EXERCISE DESCRIPTION: Please copy out all the data. Every detail stays the same.
--- SUPPLIED MATERIAL Enclosed Below ---
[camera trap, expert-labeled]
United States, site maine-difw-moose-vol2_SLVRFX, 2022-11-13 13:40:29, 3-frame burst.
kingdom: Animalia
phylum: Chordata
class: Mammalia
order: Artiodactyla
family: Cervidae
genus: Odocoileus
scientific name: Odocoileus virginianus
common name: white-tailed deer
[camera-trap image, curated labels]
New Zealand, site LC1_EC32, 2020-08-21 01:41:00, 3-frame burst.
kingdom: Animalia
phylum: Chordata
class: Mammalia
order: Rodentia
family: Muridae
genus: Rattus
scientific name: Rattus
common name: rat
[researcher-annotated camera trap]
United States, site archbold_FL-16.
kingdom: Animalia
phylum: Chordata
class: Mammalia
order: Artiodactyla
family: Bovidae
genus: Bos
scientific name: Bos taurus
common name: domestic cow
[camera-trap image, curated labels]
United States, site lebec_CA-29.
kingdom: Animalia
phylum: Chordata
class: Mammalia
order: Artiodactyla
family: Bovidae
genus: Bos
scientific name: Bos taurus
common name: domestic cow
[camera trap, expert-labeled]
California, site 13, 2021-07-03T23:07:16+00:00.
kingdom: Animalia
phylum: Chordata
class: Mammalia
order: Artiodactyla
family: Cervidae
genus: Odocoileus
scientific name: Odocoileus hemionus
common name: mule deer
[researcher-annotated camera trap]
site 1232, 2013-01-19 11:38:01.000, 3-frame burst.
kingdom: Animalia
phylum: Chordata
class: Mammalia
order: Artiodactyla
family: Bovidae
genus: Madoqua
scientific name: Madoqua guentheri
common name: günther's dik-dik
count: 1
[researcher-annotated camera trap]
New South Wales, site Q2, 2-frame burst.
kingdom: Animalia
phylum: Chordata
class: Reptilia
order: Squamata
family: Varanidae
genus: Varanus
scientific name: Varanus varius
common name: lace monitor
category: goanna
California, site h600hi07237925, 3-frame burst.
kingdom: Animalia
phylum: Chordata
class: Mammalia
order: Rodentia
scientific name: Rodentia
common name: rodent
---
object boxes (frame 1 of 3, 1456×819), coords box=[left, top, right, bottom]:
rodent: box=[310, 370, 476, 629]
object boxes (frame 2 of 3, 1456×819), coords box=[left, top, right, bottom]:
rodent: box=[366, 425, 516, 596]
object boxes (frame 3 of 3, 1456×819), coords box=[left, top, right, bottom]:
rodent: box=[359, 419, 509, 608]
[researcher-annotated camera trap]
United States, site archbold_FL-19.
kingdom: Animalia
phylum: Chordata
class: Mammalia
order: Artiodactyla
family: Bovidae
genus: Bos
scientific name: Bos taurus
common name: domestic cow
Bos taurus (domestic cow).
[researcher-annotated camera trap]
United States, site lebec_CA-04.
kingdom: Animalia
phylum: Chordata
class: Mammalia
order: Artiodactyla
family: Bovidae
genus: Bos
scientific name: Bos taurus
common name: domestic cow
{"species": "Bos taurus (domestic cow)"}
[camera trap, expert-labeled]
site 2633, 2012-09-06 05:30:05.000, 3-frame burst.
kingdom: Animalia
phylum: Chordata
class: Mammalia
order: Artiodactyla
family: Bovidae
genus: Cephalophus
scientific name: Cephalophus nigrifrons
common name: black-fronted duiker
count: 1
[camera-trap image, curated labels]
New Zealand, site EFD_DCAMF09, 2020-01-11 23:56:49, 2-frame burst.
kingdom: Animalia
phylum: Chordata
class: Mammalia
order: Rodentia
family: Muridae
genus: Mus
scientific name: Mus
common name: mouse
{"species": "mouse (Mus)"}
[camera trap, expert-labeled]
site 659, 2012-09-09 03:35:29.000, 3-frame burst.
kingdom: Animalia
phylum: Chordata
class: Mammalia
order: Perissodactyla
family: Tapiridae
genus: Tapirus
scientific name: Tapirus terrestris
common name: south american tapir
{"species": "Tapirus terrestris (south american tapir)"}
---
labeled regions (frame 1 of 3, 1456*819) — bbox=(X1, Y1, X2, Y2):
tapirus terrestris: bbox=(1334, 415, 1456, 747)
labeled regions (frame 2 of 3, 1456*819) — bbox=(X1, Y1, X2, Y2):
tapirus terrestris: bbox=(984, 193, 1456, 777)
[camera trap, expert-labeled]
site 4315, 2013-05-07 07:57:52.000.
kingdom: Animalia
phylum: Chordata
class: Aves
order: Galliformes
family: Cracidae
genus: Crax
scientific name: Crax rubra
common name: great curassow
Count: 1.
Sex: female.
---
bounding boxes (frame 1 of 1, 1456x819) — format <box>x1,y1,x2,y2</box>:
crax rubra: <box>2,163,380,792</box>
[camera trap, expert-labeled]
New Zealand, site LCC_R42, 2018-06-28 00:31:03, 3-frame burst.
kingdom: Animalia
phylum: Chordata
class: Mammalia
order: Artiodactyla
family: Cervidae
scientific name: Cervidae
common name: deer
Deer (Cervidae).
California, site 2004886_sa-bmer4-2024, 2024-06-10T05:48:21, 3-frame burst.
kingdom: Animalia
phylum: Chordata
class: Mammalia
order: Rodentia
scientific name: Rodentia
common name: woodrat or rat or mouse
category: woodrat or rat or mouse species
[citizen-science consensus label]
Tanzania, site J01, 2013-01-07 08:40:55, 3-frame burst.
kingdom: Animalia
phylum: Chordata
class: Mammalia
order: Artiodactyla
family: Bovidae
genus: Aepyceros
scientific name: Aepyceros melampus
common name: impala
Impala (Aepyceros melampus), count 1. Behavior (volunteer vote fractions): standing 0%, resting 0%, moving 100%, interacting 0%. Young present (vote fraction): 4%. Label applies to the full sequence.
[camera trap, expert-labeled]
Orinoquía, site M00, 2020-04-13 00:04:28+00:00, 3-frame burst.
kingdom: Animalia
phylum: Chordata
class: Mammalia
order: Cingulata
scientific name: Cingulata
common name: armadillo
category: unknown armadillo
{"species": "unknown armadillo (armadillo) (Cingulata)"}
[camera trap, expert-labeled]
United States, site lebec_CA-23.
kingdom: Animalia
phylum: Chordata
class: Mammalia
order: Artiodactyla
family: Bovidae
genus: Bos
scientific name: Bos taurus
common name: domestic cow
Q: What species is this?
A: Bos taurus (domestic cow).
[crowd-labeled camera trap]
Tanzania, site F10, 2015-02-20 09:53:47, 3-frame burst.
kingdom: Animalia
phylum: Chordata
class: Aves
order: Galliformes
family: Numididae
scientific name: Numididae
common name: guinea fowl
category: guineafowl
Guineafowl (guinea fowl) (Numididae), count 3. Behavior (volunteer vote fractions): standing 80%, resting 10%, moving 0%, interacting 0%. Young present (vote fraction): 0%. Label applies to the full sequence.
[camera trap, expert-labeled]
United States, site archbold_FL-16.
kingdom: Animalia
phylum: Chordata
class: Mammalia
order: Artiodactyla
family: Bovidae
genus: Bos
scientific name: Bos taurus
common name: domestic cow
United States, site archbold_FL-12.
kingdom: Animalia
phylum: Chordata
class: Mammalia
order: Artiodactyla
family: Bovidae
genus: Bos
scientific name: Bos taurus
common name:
--- End of Enclosed SUPPLIED MATERIAL ---
REPLY TO THE TASK:
[camera trap, expert-labeled]
United States, site maine-difw-moose-vol2_SLVRFX, 2022-11-13 13:40:29, 3-frame burst.
kingdom: Animalia
phylum: Chordata
class: Mammalia
order: Artiodactyla
family: Cervidae
genus: Odocoileus
scientific name: Odocoileus virginianus
common name: white-tailed deer
[camera-trap image, curated labels]
New Zealand, site LC1_EC32, 2020-08-21 01:41:00, 3-frame burst.
kingdom: Animalia
phylum: Chordata
class: Mammalia
order: Rodentia
family: Muridae
genus: Rattus
scientific name: Rattus
common name: rat
[researcher-annotated camera trap]
United States, site archbold_FL-16.
kingdom: Animalia
phylum: Chordata
class: Mammalia
order: Artiodactyla
family: Bovidae
genus: Bos
scientific name: Bos taurus
common name: domestic cow
[camera-trap image, curated labels]
United States, site lebec_CA-29.
kingdom: Animalia
phylum: Chordata
class: Mammalia
order: Artiodactyla
family: Bovidae
genus: Bos
scientific name: Bos taurus
common name: domestic cow
[camera trap, expert-labeled]
California, site 13, 2021-07-03T23:07:16+00:00.
kingdom: Animalia
phylum: Chordata
class: Mammalia
order: Artiodactyla
family: Cervidae
genus: Odocoileus
scientific name: Odocoileus hemionus
common name: mule deer
[researcher-annotated camera trap]
site 1232, 2013-01-19 11:38:01.000, 3-frame burst.
kingdom: Animalia
phylum: Chordata
class: Mammalia
order: Artiodactyla
family: Bovidae
genus: Madoqua
scientific name: Madoqua guentheri
common name: günther's dik-dik
count: 1
[researcher-annotated camera trap]
New South Wales, site Q2, 2-frame burst.
kingdom: Animalia
phylum: Chordata
class: Reptilia
order: Squamata
family: Varanidae
genus: Varanus
scientific name: Varanus varius
common name: lace monitor
category: goanna
California, site h600hi07237925, 3-frame burst.
kingdom: Animalia
phylum: Chordata
class: Mammalia
order: Rodentia
scientific name: Rodentia
common name: rodent
---
object boxes (frame 1 of 3, 1456×819), coords box=[left, top, right, bottom]:
rodent: box=[310, 370, 476, 629]
object boxes (frame 2 of 3, 1456×819), coords box=[left, top, right, bottom]:
rodent: box=[366, 425, 516, 596]
object boxes (frame 3 of 3, 1456×819), coords box=[left, top, right, bottom]:
rodent: box=[359, 419, 509, 608]
[researcher-annotated camera trap]
United States, site archbold_FL-19.
kingdom: Animalia
phylum: Chordata
class: Mammalia
order: Artiodactyla
family: Bovidae
genus: Bos
scientific name: Bos taurus
common name: domestic cow
Bos taurus (domestic cow).
[researcher-annotated camera trap]
United States, site lebec_CA-04.
kingdom: Animalia
phylum: Chordata
class: Mammalia
order: Artiodactyla
family: Bovidae
genus: Bos
scientific name: Bos taurus
common name: domestic cow
{"species": "Bos taurus (domestic cow)"}
[camera trap, expert-labeled]
site 2633, 2012-09-06 05:30:05.000, 3-frame burst.
kingdom: Animalia
phylum: Chordata
class: Mammalia
order: Artiodactyla
family: Bovidae
genus: Cephalophus
scientific name: Cephalophus nigrifrons
common name: black-fronted duiker
count: 1
[camera-trap image, curated labels]
New Zealand, site EFD_DCAMF09, 2020-01-11 23:56:49, 2-frame burst.
kingdom: Animalia
phylum: Chordata
class: Mammalia
order: Rodentia
family: Muridae
genus: Mus
scientific name: Mus
common name: mouse
{"species": "mouse (Mus)"}
[camera trap, expert-labeled]
site 659, 2012-09-09 03:35:29.000, 3-frame burst.
kingdom: Animalia
phylum: Chordata
class: Mammalia
order: Perissodactyla
family: Tapiridae
genus: Tapirus
scientific name: Tapirus terrestris
common name: south american tapir
{"species": "Tapirus terrestris (south american tapir)"}
---
labeled regions (frame 1 of 3, 1456*819) — bbox=(X1, Y1, X2, Y2):
tapirus terrestris: bbox=(1334, 415, 1456, 747)
labeled regions (frame 2 of 3, 1456*819) — bbox=(X1, Y1, X2, Y2):
tapirus terrestris: bbox=(984, 193, 1456, 777)
[camera trap, expert-labeled]
site 4315, 2013-05-07 07:57:52.000.
kingdom: Animalia
phylum: Chordata
class: Aves
order: Galliformes
family: Cracidae
genus: Crax
scientific name: Crax rubra
common name: great curassow
Count: 1.
Sex: female.
---
bounding boxes (frame 1 of 1, 1456x819) — format <box>x1,y1,x2,y2</box>:
crax rubra: <box>2,163,380,792</box>
[camera trap, expert-labeled]
New Zealand, site LCC_R42, 2018-06-28 00:31:03, 3-frame burst.
kingdom: Animalia
phylum: Chordata
class: Mammalia
order: Artiodactyla
family: Cervidae
scientific name: Cervidae
common name: deer
Deer (Cervidae).
California, site 2004886_sa-bmer4-2024, 2024-06-10T05:48:21, 3-frame burst.
kingdom: Animalia
phylum: Chordata
class: Mammalia
order: Rodentia
scientific name: Rodentia
common name: woodrat or rat or mouse
category: woodrat or rat or mouse species
[citizen-science consensus label]
Tanzania, site J01, 2013-01-07 08:40:55, 3-frame burst.
kingdom: Animalia
phylum: Chordata
class: Mammalia
order: Artiodactyla
family: Bovidae
genus: Aepyceros
scientific name: Aepyceros melampus
common name: impala
Impala (Aepyceros melampus), count 1. Behavior (volunteer vote fractions): standing 0%, resting 0%, moving 100%, interacting 0%. Young present (vote fraction): 4%. Label applies to the full sequence.
[camera trap, expert-labeled]
Orinoquía, site M00, 2020-04-13 00:04:28+00:00, 3-frame burst.
kingdom: Animalia
phylum: Chordata
class: Mammalia
order: Cingulata
scientific name: Cingulata
common name: armadillo
category: unknown armadillo
{"species": "unknown armadillo (armadillo) (Cingulata)"}
[camera trap, expert-labeled]
United States, site lebec_CA-23.
kingdom: Animalia
phylum: Chordata
class: Mammalia
order: Artiodactyla
family: Bovidae
genus: Bos
scientific name: Bos taurus
common name: domestic cow
Q: What species is this?
A: Bos taurus (domestic cow).
[crowd-labeled camera trap]
Tanzania, site F10, 2015-02-20 09:53:47, 3-frame burst.
kingdom: Animalia
phylum: Chordata
class: Aves
order: Galliformes
family: Numididae
scientific name: Numididae
common name: guinea fowl
category: guineafowl
Guineafowl (guinea fowl) (Numididae), count 3. Behavior (volunteer vote fractions): standing 80%, resting 10%, moving 0%, interacting 0%. Young present (vote fraction): 0%. Label applies to the full sequence.
[camera trap, expert-labeled]
United States, site archbold_FL-16.
kingdom: Animalia
phylum: Chordata
class: Mammalia
order: Artiodactyla
family: Bovidae
genus: Bos
scientific name: Bos taurus
common name: domestic cow
United States, site archbold_FL-12.
kingdom: Animalia
phylum: Chordata
class: Mammalia
order: Artiodactyla
family: Bovidae
genus: Bos
scientific name: Bos taurus
common name:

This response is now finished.